Il 4 settembre scorso si sono intrecciate la visione del film di Yojiro Takita Departures e il concerto multimediale che Gaetano Liguori ha dedicato al cinema di Akira Kurosawa. Sotto il titolo di Ronin un pianoforte, delle percussioni e la chitarra (elettrica prima e acustica poi) hanno accompagnato, esaltato, interpretato dei brani tratti da quattro film di Kurosawa: Rashomon, I sette samurai, Trono di sangue, La sfida del samurai. Il titolo del concerto fa riferimento ai Rōnin, i samurai rimasti senza signore e diventati quindi mercenari. Le scene musicate da Liguori descrivono gli scontri armati, tra singoli guerrieri o tra eserciti, che intessono i film di Kurosawa e nei quali il Maestro giapponese mostra tutta la propria raffinata capacità di trasformare la violenza in concezione del mondo, della giustizia, del coraggio. Le musiche di Liguori si basano su uno spartito e sull’improvvisazione, come è tipico del Jazz, e hanno la capacità di accompagnare le sequenze dei film in un modo che all’ascoltatore/spettatore appare del tutto naturale. Gli intervalli di attesa e di meditazione sono affidati soprattutto alla chitarra e al pianoforte, ai quali si aggiunge poi la forza delle percussioni quando infuriano i combattimenti e la morte sembra diventare la vera dominatrice della vita.
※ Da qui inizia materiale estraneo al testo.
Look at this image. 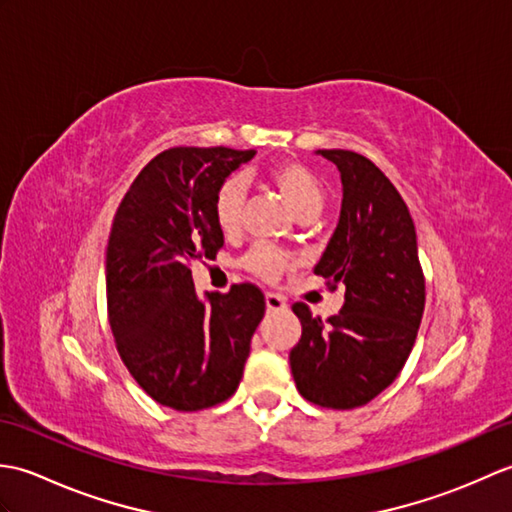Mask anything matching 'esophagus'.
<instances>
[{"instance_id":"esophagus-1","label":"esophagus","mask_w":512,"mask_h":512,"mask_svg":"<svg viewBox=\"0 0 512 512\" xmlns=\"http://www.w3.org/2000/svg\"><path fill=\"white\" fill-rule=\"evenodd\" d=\"M266 308L270 312H279L286 308V299L281 295H275V292H266Z\"/></svg>"}]
</instances>
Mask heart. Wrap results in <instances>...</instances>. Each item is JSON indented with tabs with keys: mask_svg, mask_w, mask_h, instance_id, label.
<instances>
[{
	"mask_svg": "<svg viewBox=\"0 0 512 512\" xmlns=\"http://www.w3.org/2000/svg\"><path fill=\"white\" fill-rule=\"evenodd\" d=\"M268 178L273 180V184L284 195L299 220H303V217H317L323 209V184L306 165H299V162H279V165L270 169ZM244 198L246 184L239 176L224 180L222 187L217 189L213 200V217L224 233H233L239 228ZM286 266L288 257L270 246H255L246 255V268L264 279H277Z\"/></svg>",
	"mask_w": 512,
	"mask_h": 512,
	"instance_id": "1",
	"label": "heart"
}]
</instances>
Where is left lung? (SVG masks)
<instances>
[{
    "label": "left lung",
    "instance_id": "1",
    "mask_svg": "<svg viewBox=\"0 0 512 512\" xmlns=\"http://www.w3.org/2000/svg\"><path fill=\"white\" fill-rule=\"evenodd\" d=\"M341 173L339 224L314 273L345 288L339 314L323 323L295 303L301 339L290 350L299 394L319 407L367 405L407 363L424 310L416 226L405 200L372 160L319 149Z\"/></svg>",
    "mask_w": 512,
    "mask_h": 512
}]
</instances>
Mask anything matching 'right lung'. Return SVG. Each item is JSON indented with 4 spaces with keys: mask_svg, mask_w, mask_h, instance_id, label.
Here are the masks:
<instances>
[{
    "mask_svg": "<svg viewBox=\"0 0 512 512\" xmlns=\"http://www.w3.org/2000/svg\"><path fill=\"white\" fill-rule=\"evenodd\" d=\"M255 154L162 151L138 173L114 217L105 281L118 354L151 398L176 411L209 409L235 394L266 312L262 290L250 284L200 297L189 270L224 246L215 193Z\"/></svg>",
    "mask_w": 512,
    "mask_h": 512,
    "instance_id": "right-lung-1",
    "label": "right lung"
}]
</instances>
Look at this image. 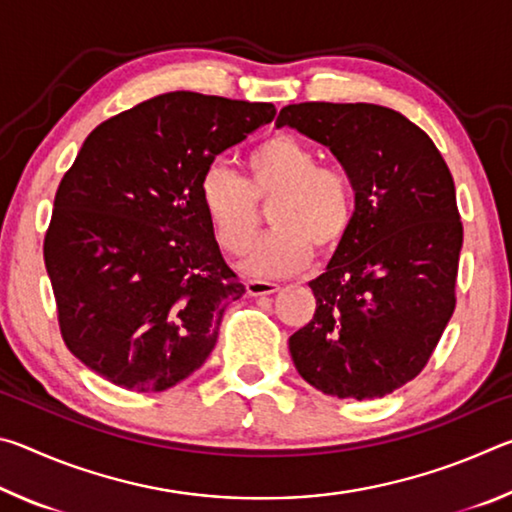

Morte, vita, musica, attraversano anche il delizioso e profondo film di Yojiro Takita. Departures racconta di Daigo, un giovane violoncellista che rimane senza lavoro e che dopo aver risposto a un annuncio riguardante “assistenza ai viaggi” si trova assunto in una agenzia che si occupa sì di viaggi ma soltanto di quello definitivo. Dopo le prime reazioni di sconcerto, Daigo apprende la raffinata e antica arte della tanatoestetica, del rendere belli i morti prima della loro cremazione, in modo che i familiari ne conservino un ricordo di armonia e non di decadenza. A poco a poco, e sotto la saggia e ironica guida dell’anziano Ikuei, Daigo intraprende un itinerario dentro il senso che il morire ha per gli umani. Cura, esattezza, amore, costituiscono le condizioni affinché i familiari di chi non c’è più possano ancora sentire vicina la persona che va via per sempre.

A questo punto, neppure le accuse della moglie e degli amici -venuti a sapere del suo nuovo lavoro- costituiranno per Daigo una ragione di sconfitta. L’incontro finale con il padre, che lo aveva abbandonato all’età di sei anni, suggella la riconciliazione col dolore che intesse la vita.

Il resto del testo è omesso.